# Check it out Charles Helms



## Bobby (May 21, 2004)

I think this really looks good. Now when I do your pen I will do something different. On the end of the cartriage there is a small cap. I have figured out I don't need that so your pen will have the end of the cartriage without a hole in it. It will just have the primer there. I ran out of cartriages so I couldn't do this one that way. Now the wood here is as close as I could get to Mopane right now till the other comes in. It looks almost the same. Most people couldn't tell the difference. I don't even know what kind of wood it is. So I guess its dunnowood.


----------



## Charles Helm (Oct 22, 2004)

That is some very slick work right there! The dunnowood looks pretty nice too.:rotfl: 

Let me know what I need to send you and I will get another package in the mail.


----------



## speckle-catcher (May 20, 2004)

nice work bobby!


----------



## trodery (Sep 13, 2006)

Those are very nice looking Bobby!


----------



## 3192 (Dec 30, 2004)

Great job Bobster! They look great. gb


----------



## bill (May 21, 2004)

Very nice....I bet they are heavy!! I love big heavy pens (only way to be any better is if they had burls LOL).


----------



## Tortuga (May 21, 2004)

Very cool looking work, Bobby.. Gotta admit I'm a little envious..LOL


----------



## Brew (May 21, 2004)

VERY Nice stuff there Bobby!!

Jeff


----------



## dicklaxt (Jun 2, 2005)

Mahogany,,,,,,,,,,,,,,,


----------



## Slip (Jul 25, 2006)

Bobby, those look great. First time I have seen any like that. Imigine someone killing a deer and wants a souvinier of their first deer with the casing used and part of an antler of deer. That would be a real keepsake.


----------



## Bobby (May 21, 2004)

slip knot said:


> Bobby, those look great. First time I have seen any like that. Imigine someone killing a deer and wants a souvinier of their first deer with the casing used and part of an antler of deer. That would be a real keepsake.
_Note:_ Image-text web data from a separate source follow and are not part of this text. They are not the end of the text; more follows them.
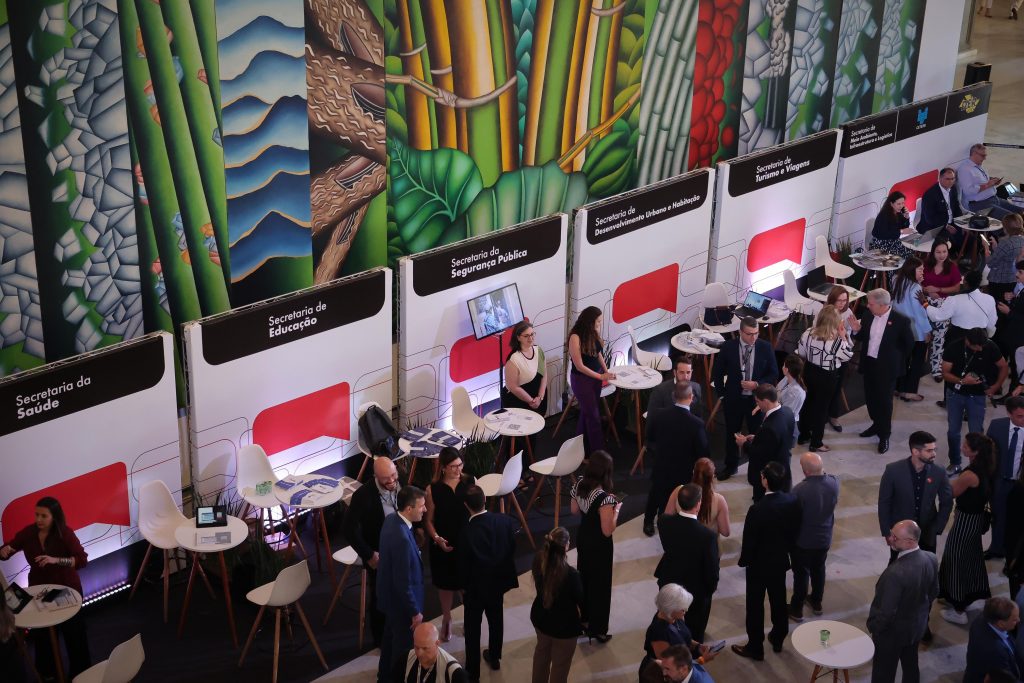 Prefeitos fazem 'intensivão' no Palácio dos Bandeirantes para conhecer programas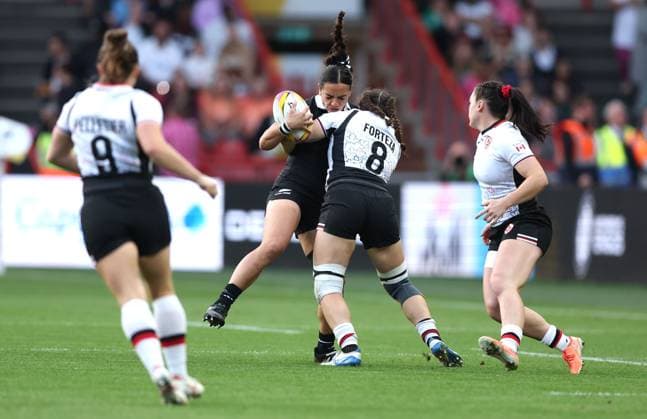 Renee Holmes of New Zealand is tackled by Fabiola Forteza of Canada New Zealand v Canada, Women s Rugby World Cup, Semi Final, Rugby Union, Ashton Gate, Bristol, UK - 19 Sep 2025Bristol Ashton Gate United Kingdom EDITORIAL USE ONLY No use with unauthorised audio, video, data, fixture lists, club league logos or live services. Online in-match use limited to 120 images, no video emulation. No use in betting, games or single club league player publications. Copyright: xKieranxMcManus Shutterstockx 15486947p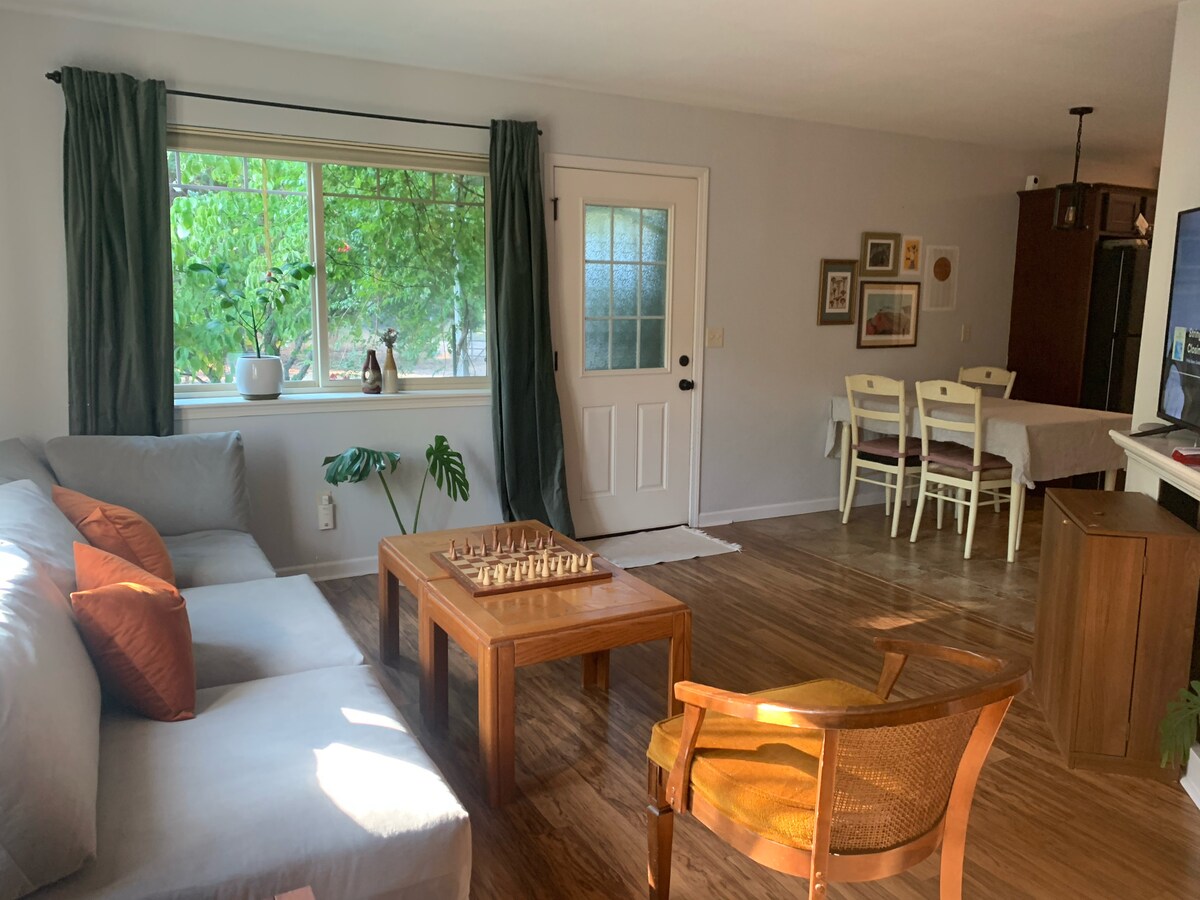 3 bedroom home Rogue River Townhouses for Rent in Rogue River, Oregon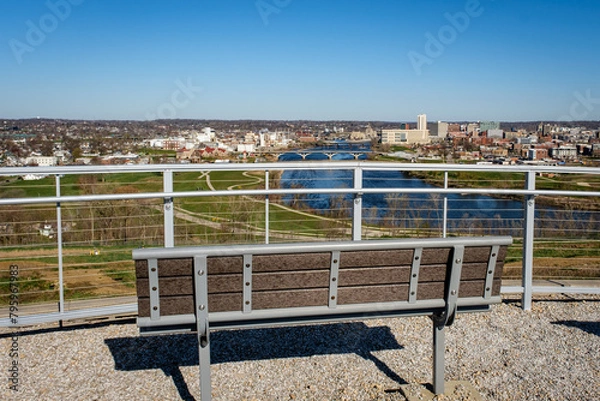 Fototapeta Cedar Rapids, Iowa, USA city view from overlook on Mount Trashmore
I have done several of those. Used the deer horn from the deer their Dad shot on the last hunt with their Dad and the cartriage from the gun he shot it with.


----------



## Bobby (May 21, 2004)

dicklaxt said:


> Mahogany,,,,,,,,,,,,,,,


It very well could be D!ck. It was given to me but I was never told what it is.


----------



## Hooked (Oct 15, 2004)

Beautiful work Bobby!!


----------